## 課題一覧
[1] ウイングいちごの文章をもとに、次の問いに答えてください。
(a) 百貨店では、いちごは1パックいくらを超える価格で売られているか。
(b) 中電ウイングファームの場所が選ばれた理由は何か。
(c) 摘み取り体験は、通常のいちご狩りとどこが違うか。
[2] ウイングいちごの文章を、最後の文のあとから書き継いでください。

## 提供された本文

......

ウイングいちごの生産に携わるスタッフは、花の生産における播種(はしゅ)の作業を長年行ってきたため、細かい作業が得意な人が多い。この工程は農家が敬遠しがちな部分であり、さらに発芽率の高さもウイングいちごの強みとなっている。

 

 

普段私たちが何気なく食べているいちごが、こうした方々の手によって支えられていることに、改めて感謝の気持ちが湧いてくる。

 

栽培したよつぼしは次の方法で販売されている。

1.摘み取り体験(中電ウイングファームのハウス)
2.直売所
3.百貨店などの卸先

 

「摘み取り体験は、通常のいちご狩りと違って、その場で食べることはできませんが、バスケットにいっぱい摘んで持ち帰りとなります。そのため、ご自宅で冷やして楽しんだり、お土産にしたりと、さまざまな楽しみ方ができます。」

 

 

 

 

主な取引先は東京の百貨店であり、日本のトップフルーツ市場に挑戦している証でもある。ウイングいちごの営業スタンスは、いちごの味を評価してもらう。障がい者が栽培しているという事実は後々伝われば良いのだと話してくれた。

 

この戦略が1年目から評価され、目指していたブランディングが確立された。

 

百貨店では、1パック2,000円を超える価格で売られているという。この実績をもとに、弁才天、ココトモファーム、Jam the Berry(ジャム・ザ・ベリー)とも取引が始まった。

 

「私どもの営業では、まずいちご栽培へのこだわりと味への自信をアピールします。チャレンジドが作っていることは、あえて前面に出さず、商品にもその説明は載せていません。」

 

この地道な活動の甲斐もあり、お客さまや取引先から高い評価を得ている。

 

加工品は、OEMでジェラートを作っていたり、タッグを組んでバウムクーヘンやジャムを作ったり、シーズンオフになっても冷凍イチゴを真空にして販売したりと、年間を通じていちごを楽しめる工夫がされている。

 

ウイングいちごのブランディングは着実に浸透しており、今後の展開がますます楽しみである。

 

 

 

③いちご生産から紡ぐ地域共生

 

 

中電ウイングファームは景観も空気もとても良いところにある。この場所を選んだ理由は、従業員の方が田んぼをこの土地に持っていたからだった。

 

「これだけの広さの土地を購入するためには多額の資金が必要だったため、さまざまな候補地を探していました。そんな時に、従業員の家族が高齢で農作業ができず、草刈りなどの管理に苦労している状態だと知り、ここをファームとして活用を始めました。」

 

会社と従業員、お互いにとってメリットのある活用方法だと感じた。

 

ウイングいちごの取り組みには、いちごの生産と販売以外に「地域共生社会」と「自動配送ロボット」がある。

 

地域共生社会は、地元の小学校へ出前授業を行ったり、ハウスでの植え付け・摘み取り体験を通じて食育活動を行っている。

......

[物体検出データ]
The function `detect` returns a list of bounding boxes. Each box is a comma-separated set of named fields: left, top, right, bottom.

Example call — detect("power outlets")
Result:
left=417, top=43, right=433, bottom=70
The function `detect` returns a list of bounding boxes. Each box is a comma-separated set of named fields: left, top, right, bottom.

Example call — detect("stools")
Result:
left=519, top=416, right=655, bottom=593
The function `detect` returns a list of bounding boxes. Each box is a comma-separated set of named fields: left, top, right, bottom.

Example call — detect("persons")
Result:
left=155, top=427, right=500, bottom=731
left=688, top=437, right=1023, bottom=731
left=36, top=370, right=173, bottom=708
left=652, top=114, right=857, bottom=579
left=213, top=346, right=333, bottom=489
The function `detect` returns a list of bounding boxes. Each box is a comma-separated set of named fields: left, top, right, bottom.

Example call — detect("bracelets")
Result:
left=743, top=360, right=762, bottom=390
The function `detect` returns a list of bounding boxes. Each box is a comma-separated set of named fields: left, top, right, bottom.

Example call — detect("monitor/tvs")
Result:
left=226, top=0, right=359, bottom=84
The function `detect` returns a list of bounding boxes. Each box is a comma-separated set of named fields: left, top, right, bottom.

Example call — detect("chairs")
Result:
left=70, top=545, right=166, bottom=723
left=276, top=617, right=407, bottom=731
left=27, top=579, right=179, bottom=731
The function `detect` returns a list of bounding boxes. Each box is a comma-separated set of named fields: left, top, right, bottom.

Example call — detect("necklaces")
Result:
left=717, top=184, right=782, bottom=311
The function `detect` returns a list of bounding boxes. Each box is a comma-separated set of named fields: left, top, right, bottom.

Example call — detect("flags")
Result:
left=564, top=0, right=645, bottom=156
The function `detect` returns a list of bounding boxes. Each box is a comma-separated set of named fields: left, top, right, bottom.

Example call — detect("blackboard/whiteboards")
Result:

......

## 課題ごとの結果
[1]
(a) 1パック2,000円を超える価格で売られている。
(b) 従業員の方が、この土地に田んぼを持っていたから。
(c) その場で食べることはできず、バスケットいっぱいに摘んで持ち帰る。

[2]
 

「いちごはパックに詰めてあるものという印象を持つお子さんが多いなかで、種から育てる過程を学べる機会になります。ちなみに、この活動はチャレンジドが先生の立場となって、自分の言葉で収穫体験の説明を生徒にするという貴重な機会でもあります。スムーズに話を聞いてもらうために、チャレンジドも事前に練習をしています。」

 

この活動は、双方にとって学びの機会となり、有意義な取り組みとなっている。

 

一方、自動配送ロボットの取り組みは、ラストワンマイルといういちごの配送の課題から生まれたものである。

 

「現在いちごはバスで東京に届けているんですが、貨客混載といって通常の高速バスの荷物室を利用して配送しています。問題は、バスが荷物を降ろした後で、誰が店舗まで配送するのかという課題をクリアする必要があるんです。この課題を解決する手段として、自動配送ロボットが期待されています。」

 

自動配送ロボットは実証実験の段階だが、将来的にはいちごだけではなく、可児市の農家の野菜や果物を、他の地域に届けられるよう活動を行っている。

 

自らの課題を解決できたら、その成果を地域に還元しようという姿勢が見られる。今後の地方都市の手本となる可能性が高い試みだ。

 

 

④価値重視のいちご販売戦略

 

 

ここまで順調に拡販できているウイングいちごだが、お客さまとの良好な取引をするための、商品紹介時に心掛けていることについてうかがった。

 

「私どものいちごの価格は決して安価ではありません。提示する価格の背景にある価値に共感される方にこそ、お届けしたいと考えています。長くお付き合いを続けるためには、最初の段階でお互いが同じ価値観を共有できることが重要だと感じています。」

 

価値に共感が得られなければ、価格がネックとなり取引が成立しなかったり、取引後に関係が途切れることを経験してきた。この教訓が、現在の方針につながっている。

 

ウイングいちごが提供する価値をお客さまに理解いただく一方で、商品の品質には徹底的にこだわり、社内で厳しくチェックを行っている。

 

「いちごの見た目や味については、お客さまの声を生産部門にしっかり伝えます。糖度計での計測や、収穫、梱包においても傷や潰れがないよう徹底して行っています。生産部門の厳しい目があるからこそ、お客さまから信頼をいただいており、私たちも生産部門に全幅の信頼を置いています。」

 

ウイングいちごはスタッフ同士の雰囲気が良く、お互いが尊敬の念を持ちながら、良好な人間関係を育んでいる。まさに、いちご生産と販売のプロフェッショナルが集まったチームである。

 

 

 

 

⑤全ての人をもてなす体験へ

 

 

ウイングいちごの今後の展望についてうかがった。

 

「社内でさまざまなメンバーに聞きましたが、世界に輸出したいという夢も出ました。まだ3年目なので、夢への一歩として『ウイングいちご』の知名度と味を広めることと、地域に根ざして地元の方が気軽に顔を出せるビニールハウスにしたいと考えています。」

 

いちご摘み取り体験は、いちごのシーズンとなる1月から始まる。ウイングいちごでは、農園全体がバリアフリーで整備されている点が特徴だ。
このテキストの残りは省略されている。